Text for analysis:
Traditionally, identification method needs two kinds of knowledge—set of input–output measurements and a priori parametric formula describing system characteristics and including finite number of unknown parameters ([6,19]). Usually, the polynomial model of static characteristics and the difference equation with known orders are assumed. This convention leads to relatively fast convergence of parameter estimates, but the risk of systematic approximation error appears, if the assumed model is not correct. As an alternative, the theory of non-parametric system identification ([20,21,22,23]) was proposed to solve this problem. The algorithms work under mild prior restrictions, such as stability of linear dynamic block and local continuity of static non-linear characteristics. Although the estimates converge to the true characteristics, the rate of convergence is relatively slow in practice, as a consequence of assumptions relaxation.

This paper represents the idea of combined, i.e., parametric-non-parametric, approach (see e.g., [24,25,26,27,28,29,30]), in which both parametric and non-parametric algorithms support each other to achieve the best possible results of identification for moderate number of measurements and to guarantee the asymptotic consistency (i.e., convergence to the true system characteristics), when the number of observations tends to infinity. Since the preliminary step of structure selection is treated rather cursorily in the literature, generalizations of the approach towards wider classes of systems seem to be of high importance from practical point of view. The paper was also motivated by the project of Differential Scanning Calorimeter ([31]) developed in the team, and particularly, modeling of heating process for examination the properties of chalcogenide glasses.

Main contribution of the paper lays in the following aspects:

proposed identification algorithm is run without any prior knowledge about the system structure and parametric representation of nonlinearity,
non-parametric multi-dimensional kernel regression estimate was generalized for modeling of non-linear dynamic systems, and the dimensionality problem was solved by using special input sequences,
the scheme elaborated in the paper was successfully applied in Differential Scanning Calorimeter for testing parameters of chalcogenide glasses.

Material provided:
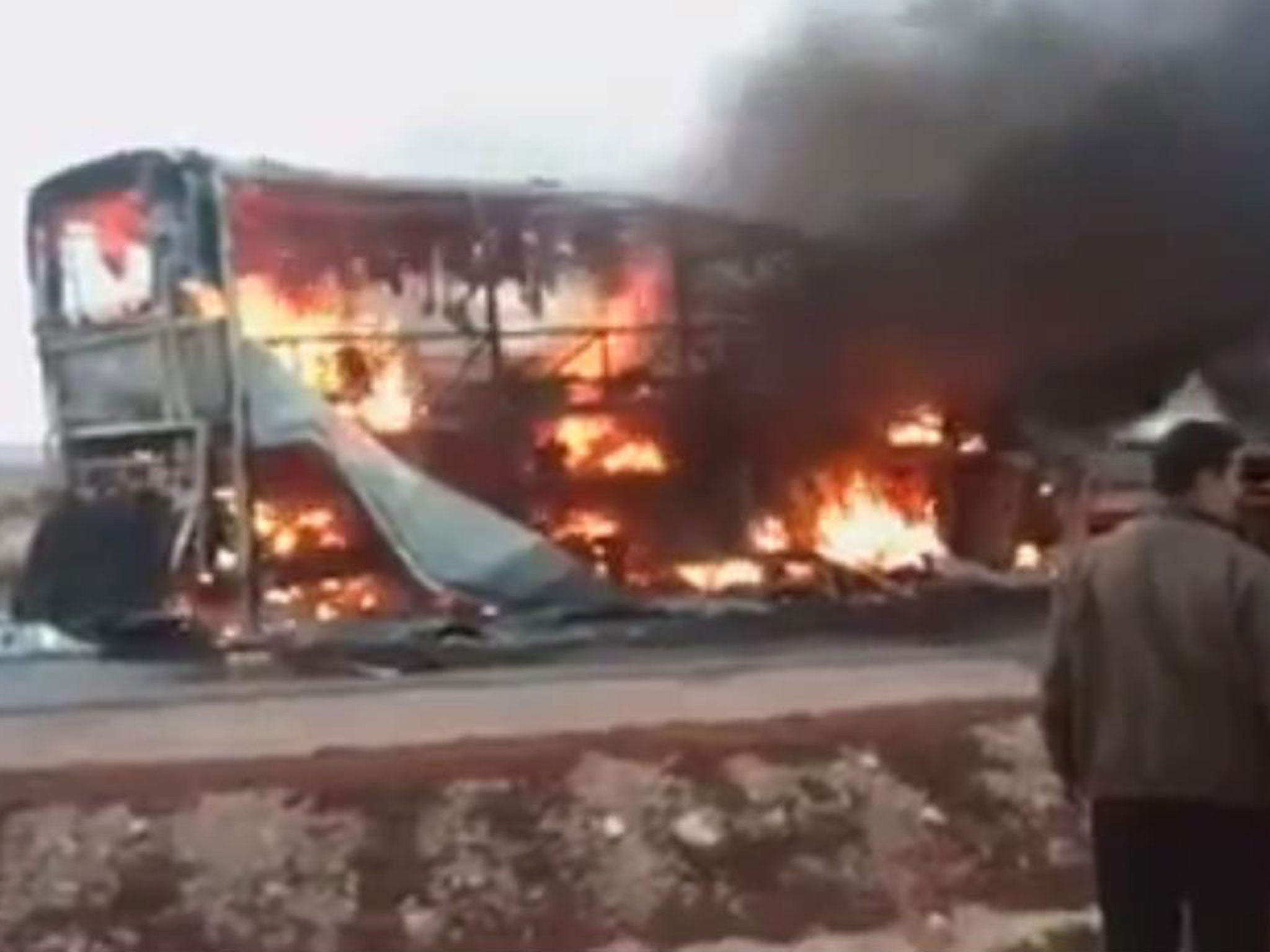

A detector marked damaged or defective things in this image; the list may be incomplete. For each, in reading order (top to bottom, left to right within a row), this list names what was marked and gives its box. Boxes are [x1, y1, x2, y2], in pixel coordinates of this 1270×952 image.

Explore the material:
1. In the system identification text, what two kinds of knowledge does the traditional identification method need?
2. From the system identification text, extract word for word the passage from "Main contribution of" up to and including "parameters of chalcogenide glasses.".

Written responses:
1. A set of input–output measurements and an a priori parametric formula that describes system characteristics and includes a finite number of unknown parameters.

2.
Main contribution of the paper lays in the following aspects:

proposed identification algorithm is run without any prior knowledge about the system structure and parametric representation of nonlinearity,
non-parametric multi-dimensional kernel regression estimate was generalized for modeling of non-linear dynamic systems, and the dimensionality problem was solved by using special input sequences,
the scheme elaborated in the paper was successfully applied in Differential Scanning Calorimeter for testing parameters of chalcogenide glasses.